Proposals for such a project have been in the works for four decades, but Mr. Doctoroff brought some new innovations to the table. For starters, he believes the time is finally right to justify the massive investment such a project would entail. The starting point would be dividing the plan up into parcels, so the entire yards would not have to be decked at once but could instead be done progressively. And the timing for that first parcel could not be better, Mr. Doctoroff suggested.

"Let's borrow an idea from Governor Cuomo and move Javits to Queens, this time, though, to a location that is one or two subway stops from Midtown," Mr. Doctoroff explained. "You could pay for a big part of it by selling Javits' land on the West Side, which is more valuable today because of the No. 7 extension, and we could draw a wider array of conventions to less expensive hotels in Long Island City are built."

He pointed out that while some might complain that the location is not Manhattan, it is close enough and has its clear advantages, including space and affordablility, an approach that Mr. Doctoroff said he witnessed this summer at the London Olympics, where a new convention center had been built in a formerly industrial part of the East End.

The final slide of the presentation, a joke, Mr. Doctoroff later insisted, was the one missing piece from his legacy realized at Sunnyside Yards. "You know, it could even be the site for a temporary Olympic Stadium," he said, to more laughs, "but I leave that to future visionaries."

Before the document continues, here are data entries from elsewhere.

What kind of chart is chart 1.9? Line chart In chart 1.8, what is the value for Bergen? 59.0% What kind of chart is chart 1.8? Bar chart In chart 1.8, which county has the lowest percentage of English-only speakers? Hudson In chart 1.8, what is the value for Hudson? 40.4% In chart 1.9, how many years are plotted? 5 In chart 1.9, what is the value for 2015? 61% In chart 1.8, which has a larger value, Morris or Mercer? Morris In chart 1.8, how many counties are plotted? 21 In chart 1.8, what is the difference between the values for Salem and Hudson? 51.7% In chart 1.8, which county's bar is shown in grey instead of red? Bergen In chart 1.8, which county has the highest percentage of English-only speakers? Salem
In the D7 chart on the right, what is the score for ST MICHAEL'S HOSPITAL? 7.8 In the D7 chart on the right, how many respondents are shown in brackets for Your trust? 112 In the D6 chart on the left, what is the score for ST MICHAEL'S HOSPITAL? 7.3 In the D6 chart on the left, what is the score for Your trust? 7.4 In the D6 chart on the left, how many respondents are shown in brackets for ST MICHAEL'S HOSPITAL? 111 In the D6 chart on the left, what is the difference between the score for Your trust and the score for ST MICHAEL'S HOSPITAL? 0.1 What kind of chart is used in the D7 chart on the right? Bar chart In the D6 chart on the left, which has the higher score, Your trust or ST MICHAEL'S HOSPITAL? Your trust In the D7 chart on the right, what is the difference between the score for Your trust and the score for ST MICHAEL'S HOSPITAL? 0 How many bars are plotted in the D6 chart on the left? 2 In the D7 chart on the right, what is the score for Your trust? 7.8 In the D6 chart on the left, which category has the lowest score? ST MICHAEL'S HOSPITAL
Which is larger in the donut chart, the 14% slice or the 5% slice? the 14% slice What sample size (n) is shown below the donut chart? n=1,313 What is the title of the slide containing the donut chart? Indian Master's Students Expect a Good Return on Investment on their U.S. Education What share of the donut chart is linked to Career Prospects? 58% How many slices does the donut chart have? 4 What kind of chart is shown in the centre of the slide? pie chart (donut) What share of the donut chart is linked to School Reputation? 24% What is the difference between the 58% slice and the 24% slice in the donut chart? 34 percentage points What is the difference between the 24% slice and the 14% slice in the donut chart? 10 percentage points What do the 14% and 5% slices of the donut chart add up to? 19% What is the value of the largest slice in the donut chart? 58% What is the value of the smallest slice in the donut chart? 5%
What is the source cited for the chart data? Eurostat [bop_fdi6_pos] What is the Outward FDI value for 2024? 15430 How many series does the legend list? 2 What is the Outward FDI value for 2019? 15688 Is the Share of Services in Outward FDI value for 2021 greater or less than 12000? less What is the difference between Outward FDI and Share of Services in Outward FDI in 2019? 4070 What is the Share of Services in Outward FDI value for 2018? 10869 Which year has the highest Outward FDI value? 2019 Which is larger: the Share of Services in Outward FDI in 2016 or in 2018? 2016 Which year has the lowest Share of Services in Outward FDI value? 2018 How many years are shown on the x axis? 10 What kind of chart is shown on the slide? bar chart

The whole affair left us feeling dizzy. Many in the city, particularly in the business class, have been hungering for a candidate who could be the successor to Mike Bloomberg. Could this be the one? The rhetoric was certainly there, as Mr. Doctoroff's final words on stage made clear.

"Big visions like this are what have defined New York," he said. "But they don't happen by accident. They take guts and imagination. They require an intuitive understanding of what are New York's unique advantages in a competitive world. They demand the skill to generate the revenues so we can afford to be the kind of city we aspire to be."

Now who could have those qualities? Perhaps Dan Doctoroff?

"Just to be clear, I have zero interest in running for Mayor, so, if the premise of the story is that I am somehow putting myself out there, then I don't want to engage," Mr. Doctoroff said in response to the first email The Observer sent him asking him as much. "If it is about what I said on Friday, then I am happy to talk."

In a follow-up email, he explained that he gave the speech because he was asked, though he also admitted to constantly be thinking up new and far-out plans for the city.

"I visit all of the leading cities of the world on a regular basis, so it is hard to avoid what they are doing and I have always been fascinated with cities anyway," Mr. Doctoroff explained. "That said, I am quite focused on Bloomberg, so it is probably best to characterize my thoughts as musings."

For better or worse, bigger or badder, the city could use more of these kinds of musings.